Bund wird aktivMehr als doppelt so viele Fälle von Sklaverei in der Schweiz
aru
29.1.2023
Waren es 2020 noch 15 Fälle von Arbeitsausbeutung, wurden ein Jahr später schon 40 Fälle polizeilich verfolgt. Nun rückt die moderne Sklaverei in den Fokus des Bundes.
aru
29.01.2023, 15:50
aru
Für viele ist ein Job in der Schweiz ein Volltreffer, ein Glücksfall. Dass vermeintlich gute Angebote aber auch das Gegenteil sein können, zeigt ein Fall, der in Winterthur vor Gericht kam. Wie die «NZZ am Sonntag» schreibt, sei eine Frau jahrelang von einem Ehepaar als Sklavin gehalten worden.
Die junge Frau wurde im Ausland für eine Stelle als Kindermädchen in Winterthur gesucht. Doch wurde der Job zum Martyrium, da sie geschlagen und erniedrigt worden sei. Zudem musste sie ihren Pass abgeben und geschlafen hat sie auf einer Matratze auf dem Boden. Das Paar wurde diesen Sommer zu Freiheitsstrafen verurteilt.
Schwierig, an die Opfer zu gelangen
2020 wurden in der Schweiz noch 15 Fälle von Arbeitsausbeutung polizeilich ermittelt, 2021 waren es bereits 40 Fälle. Dies ergibt eine noch nicht veröffentlichte Statistik, die der «NZZ am Sonntag» vorliegt.
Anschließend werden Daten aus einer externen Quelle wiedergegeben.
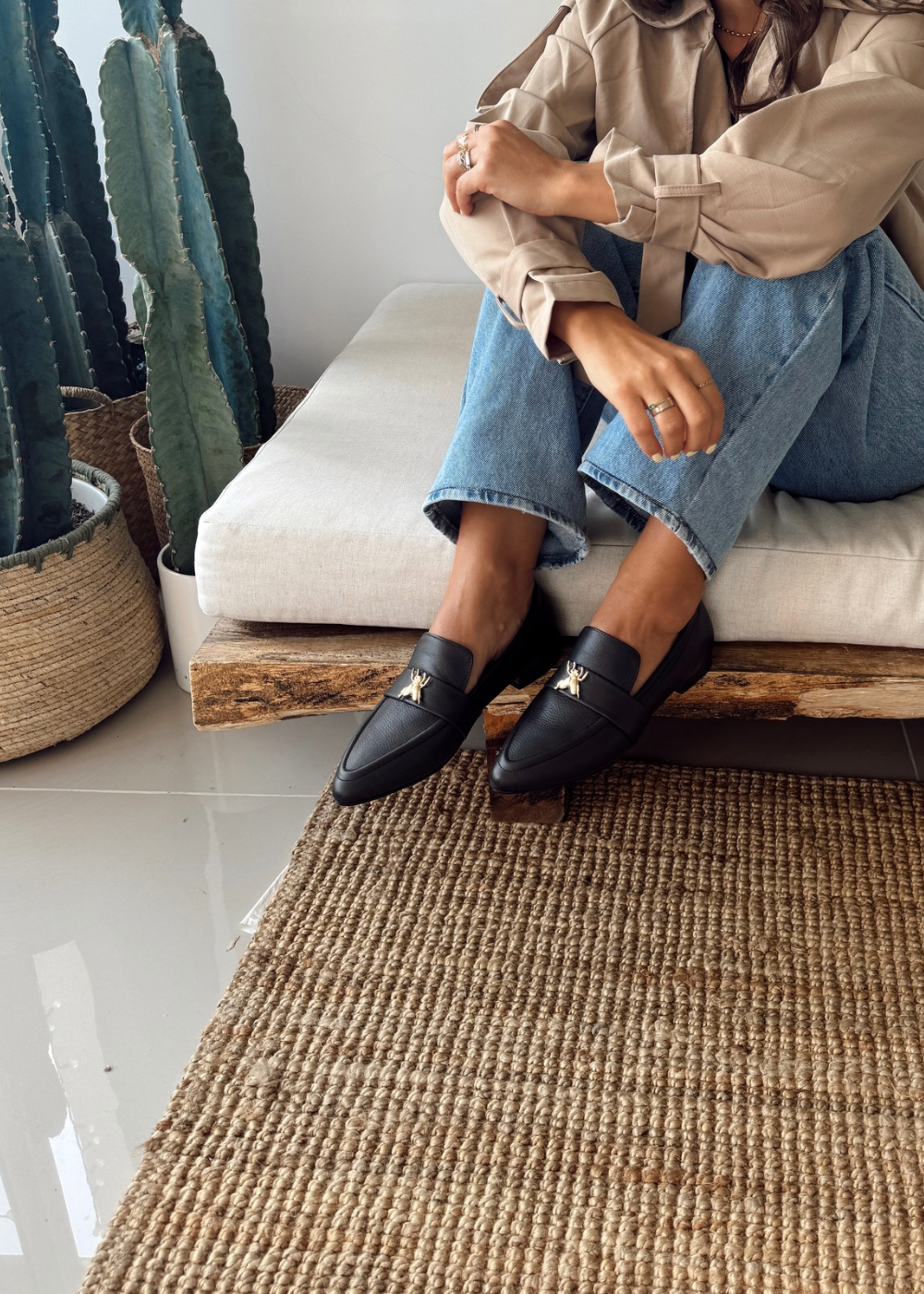 Mocasín Básico Negro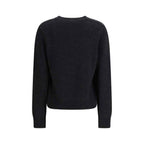 Ganni Gray Wool Oves Aries Sweatshirt
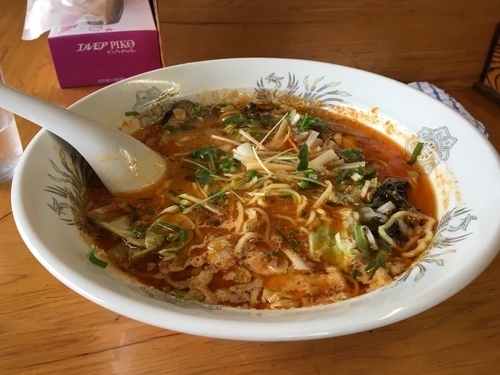 「オロチョンラーメン  700円」@孫六の写真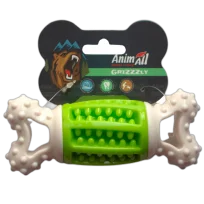 Іграшка AnimAll GrizZzly кісточка-зубочистка, 14.2×5.7×4.7 см, зелена
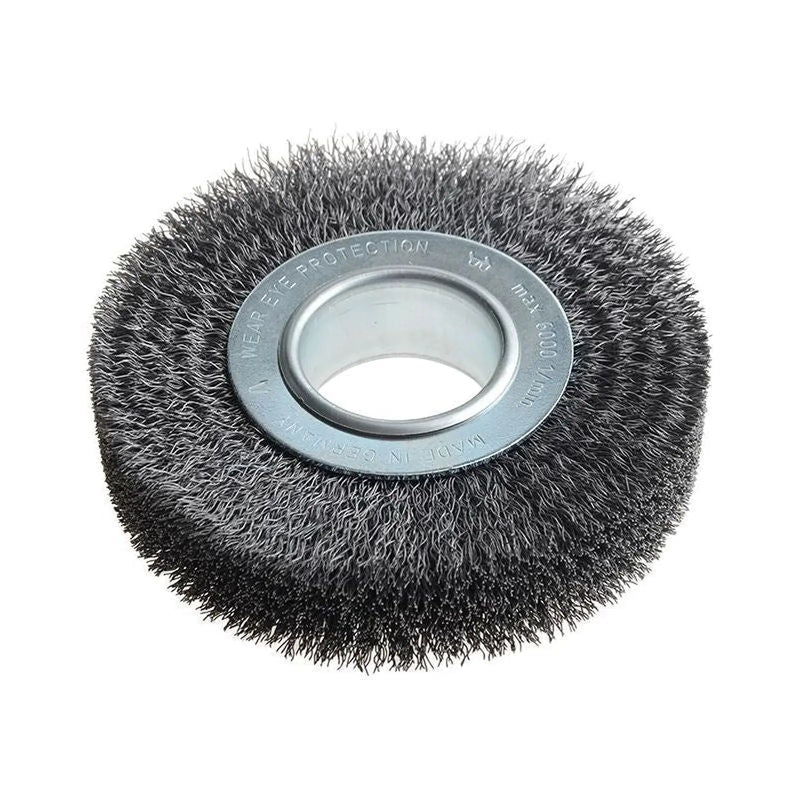 Lessmann Wheel Brush D125mm x W29-31 x 40 Bore Steel Wire 0.30 + Adaptors Set 2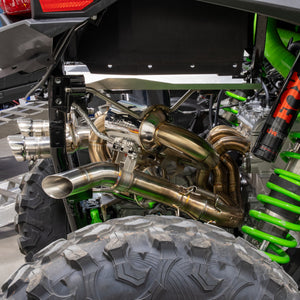 RPM Kawasaki H2 Dual Sport Exhaust System 2.5" | E-Valve - Dunes 2 Dezert SXS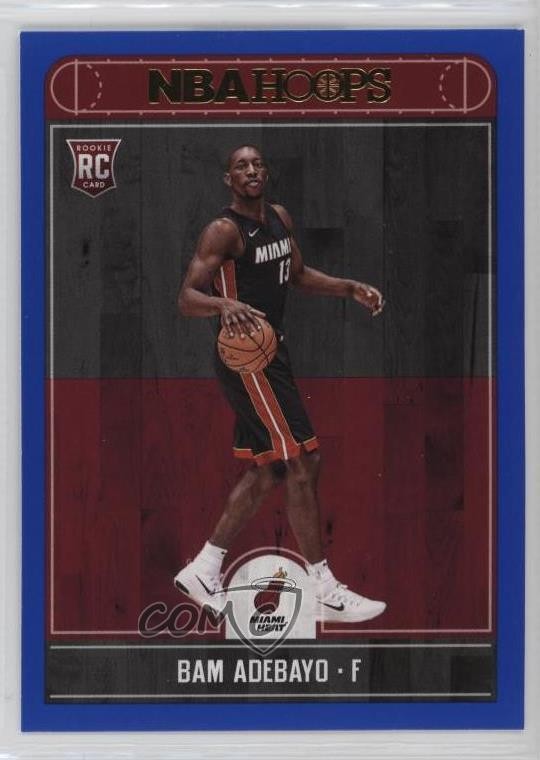 2017-18 Panini NBA Hoops Blue Bam Adebayo #264 4e0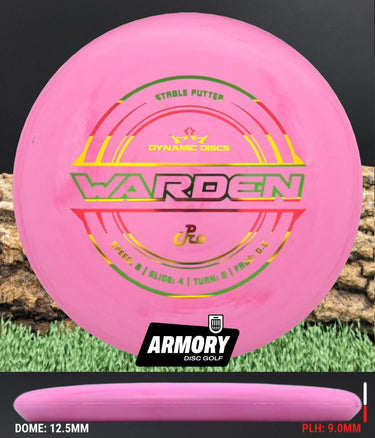 Dynamic Discs Warden Pro Pink/Rasta 176g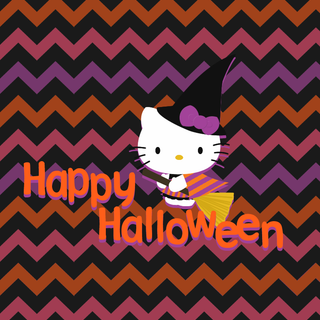 Halloween Sanrio phone wallpaper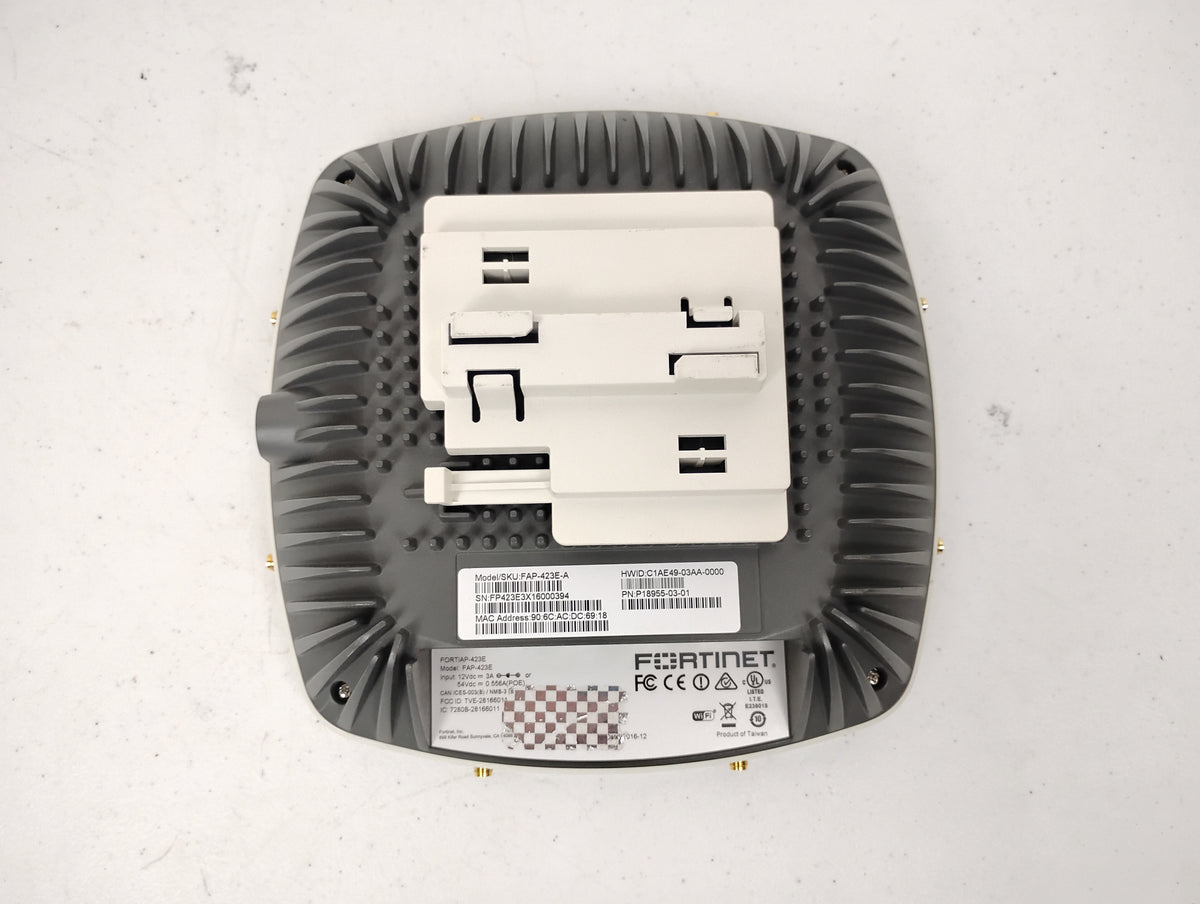 Fortinet FAP-423E-A FortiAP Wireless Access Point | No Power Cord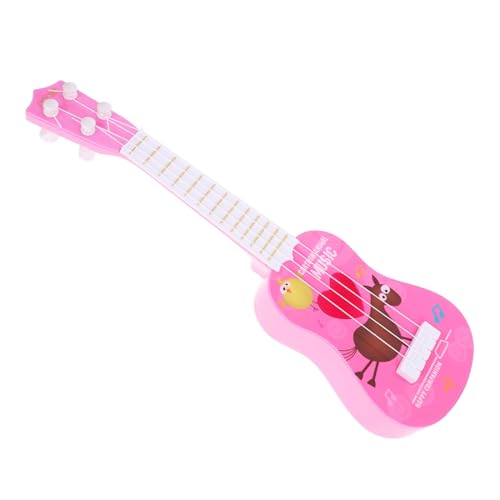 WEKAMOS Kindergitarre Mini Ukulele für Pädagogisches Musikspielzeug Leichtes Handliches Mini Instrument für Anfänger Fördert Musikalisches Interesse und Frühe Bildung von WEKAMOS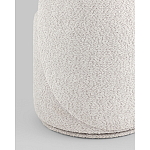 Пуф Loreen со спинкой вращающийся букле светло-серый варинант исполнения - 3 | Loft Concept в Саратове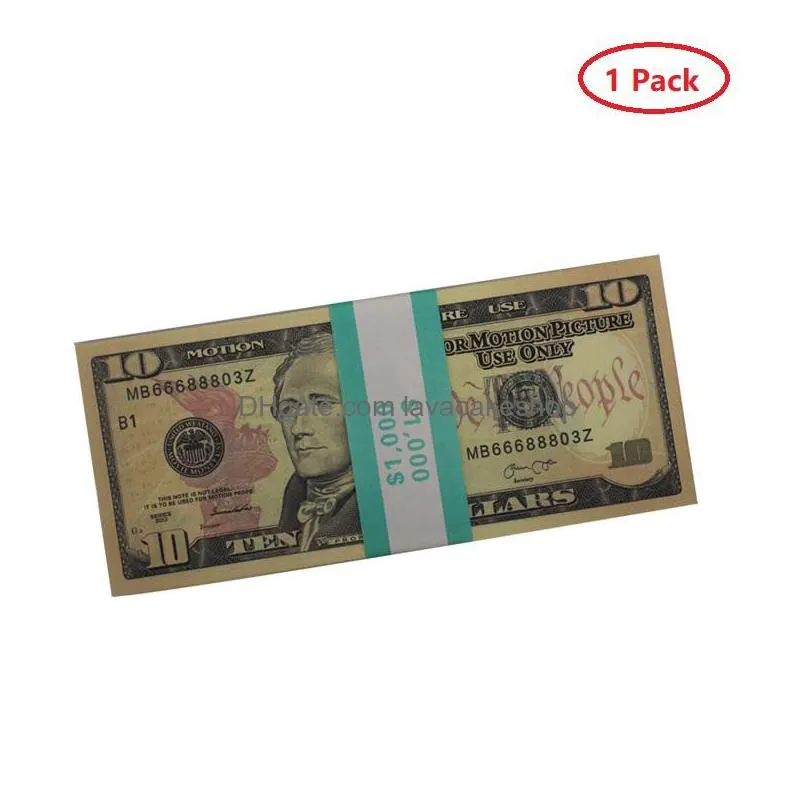 Autre fête des fêtes Supplies Prop Money Banknote 100 dollars Copie de devise Toy Fake Euros Enfants Gift 50 Dollar Ticket Drop Deli DHW7ZX2WT
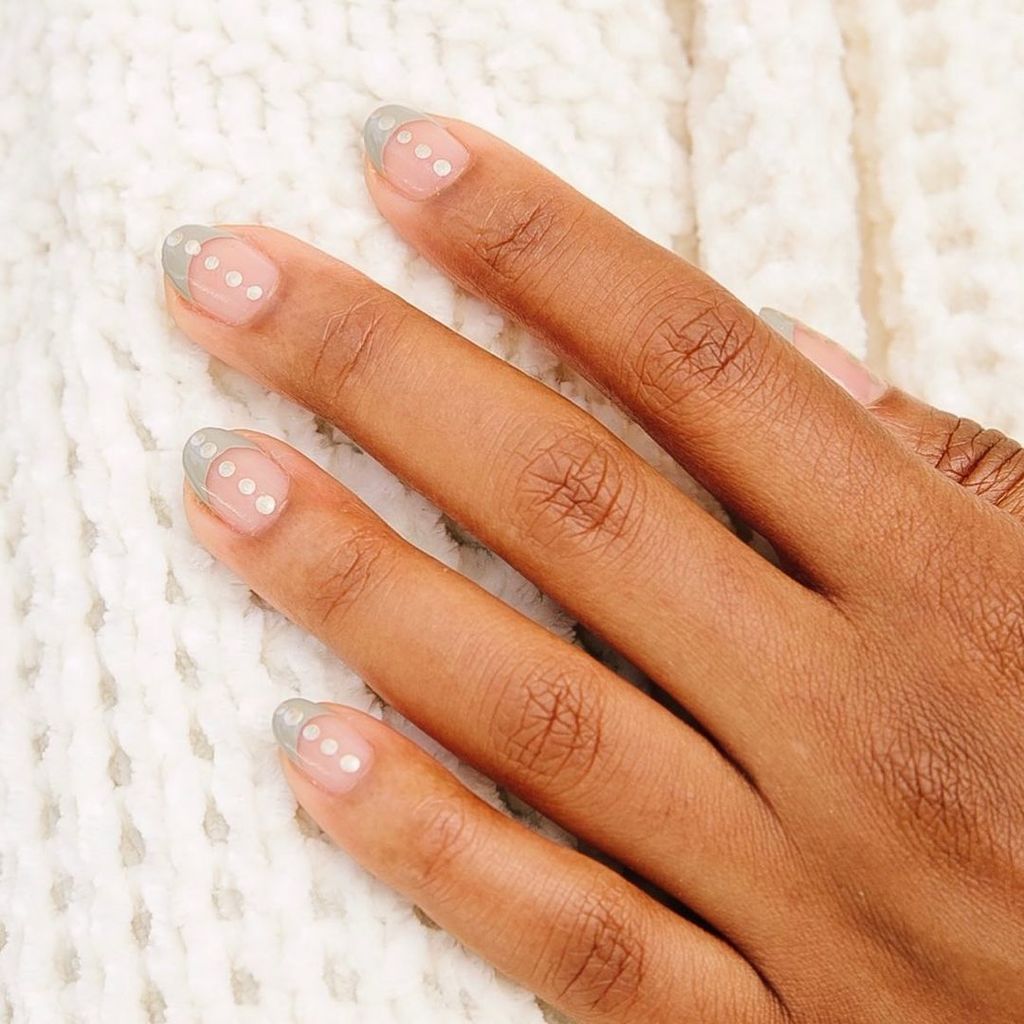 Glossy And Glitter Visual Idea — Winter Nails for Teens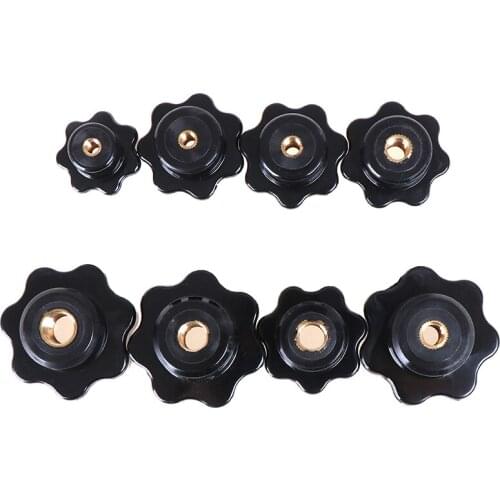 1PCS M5/M6/M8/M10/M12 Female Thread Star Shaped Head Clamping Nuts Knob For Industry Equipment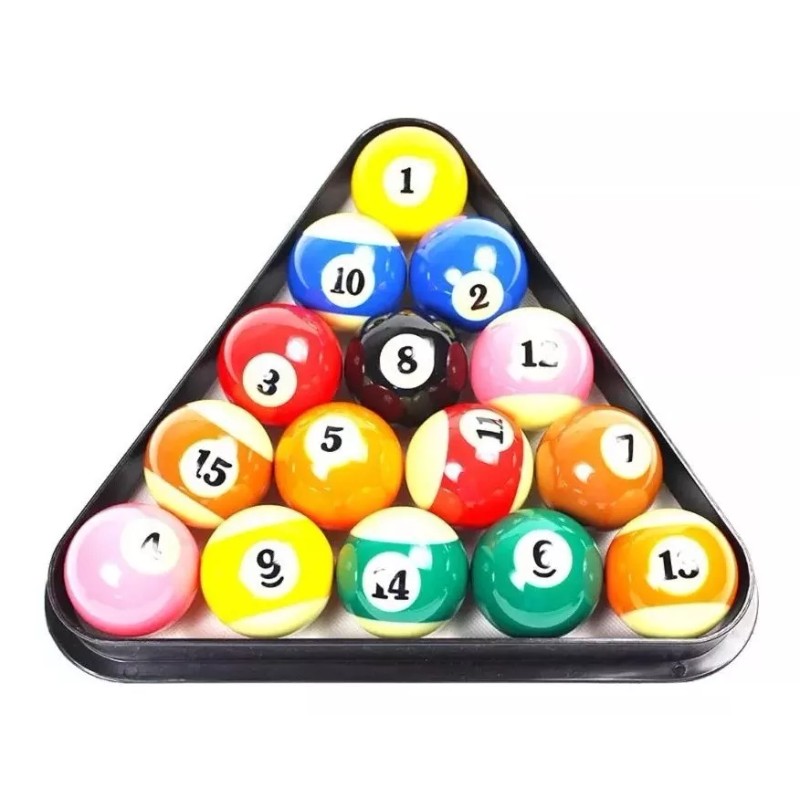 Jextech Triángulo Bolas Para Mesa De Billar Medida Estándar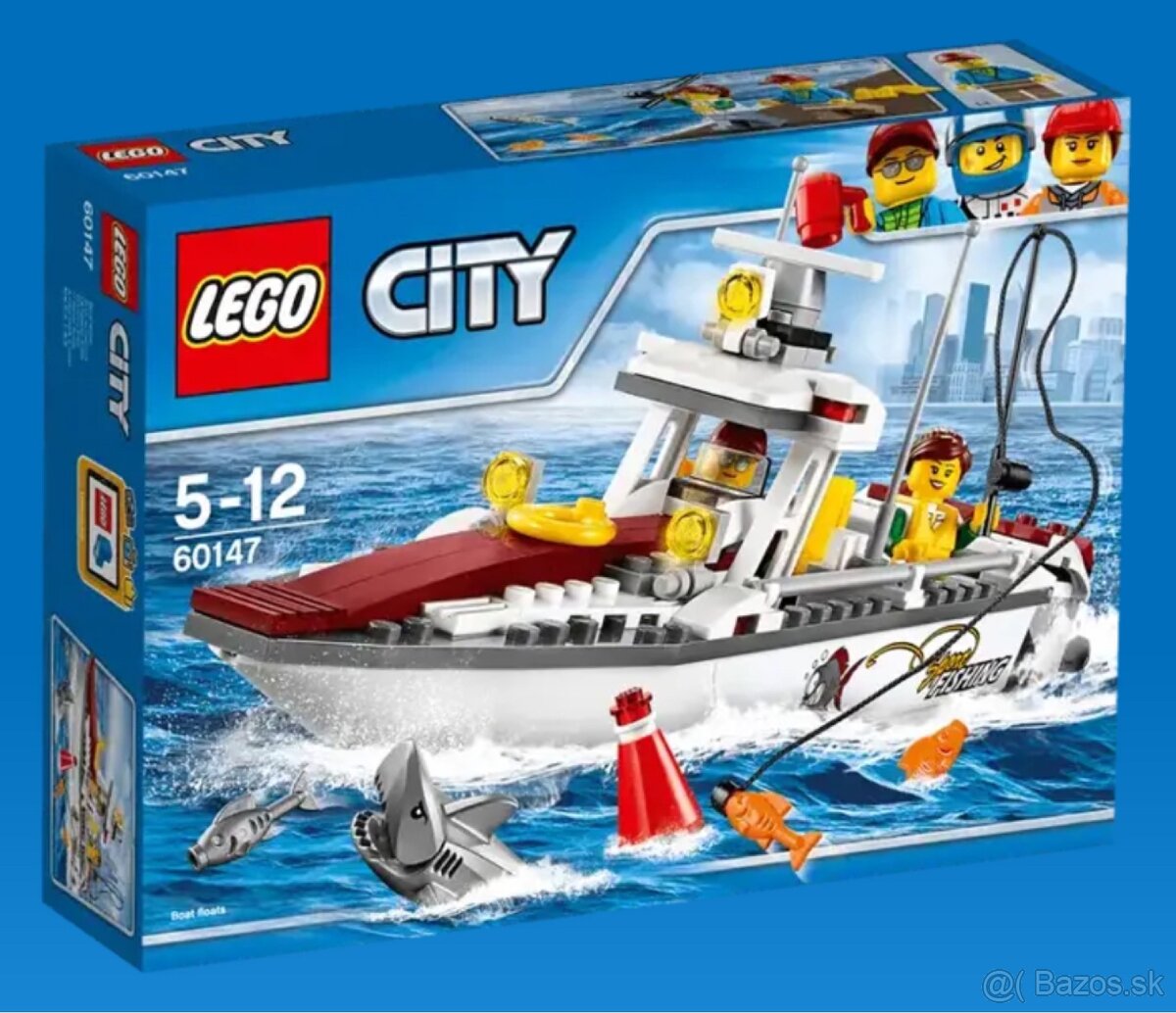 2016 LEGO CITY 60147 rybárska loď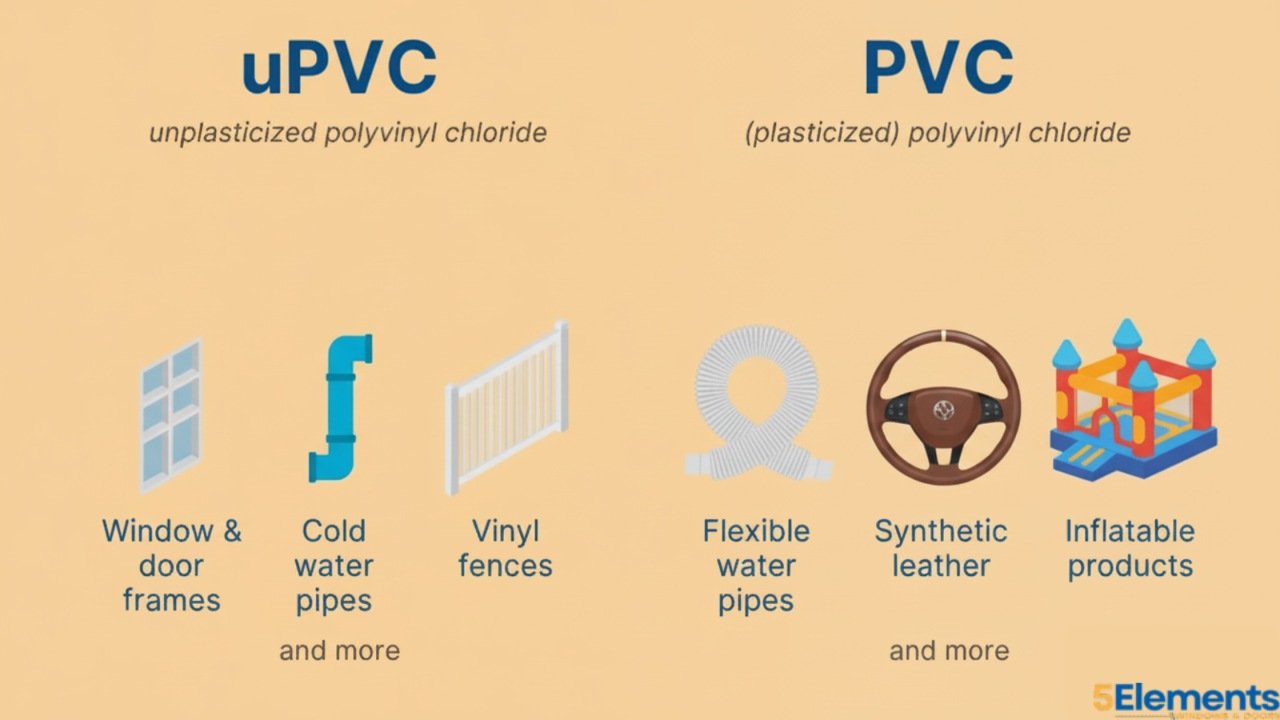 uPVC and PVC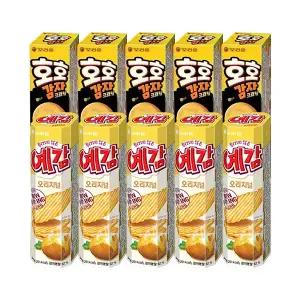 오리온 호호감자크래커 81g, 5개 + 예감 오리지널 64g, 5개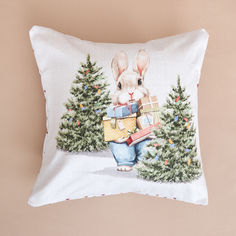 Наволочка декоративная Christmas Bunny Boy Cozy Home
«Arbeitsausbeutung dürfte viel weiter verbreitet sein als gemeinhin angenommen.»
Sarah Schilliger
Forscherin an der Universität Bern
Diese Zahlen zeigen, was Spezialist*innen vermutet hatten: «Arbeitsausbeutung dürfte viel weiter verbreitet sein als gemeinhin angenommen», sagt Sarah Schilliger, Forscherin an der Universität Bern. Sie hat zum Thema Arbeitsausbeutung mehrfach publiziert und geht von einer sehr hohen Dunkelziffer aus.
Da Arbeitsausbeutung im Gegensatz zu Zwangsprostitution im privaten Raum stattfinde, sei es schwieriger an die Opfer zu gelangen. Sexuelle Ausbeutung geschehe eher im halböffentlichen Raum.
34'000 Sans-Papiers als Haushaltshilfen
Die Zahl, welche das Staatssekretariat für Migration veröffentlicht, ist erstaunlich. Dort geht man davon aus, dass in der Schweiz rund 34'000 Sans-Papiers als Hausangestellte arbeiten.
Nun wird der Bund aktiv: Anfang Jahr trat der dritte nationale Aktionsplan gegen Menschenhandel in Kraft, wobei Arbeitsausbeutung erstmals einen Schwerpunkt darstelle, so die «NZZ am Sonntag».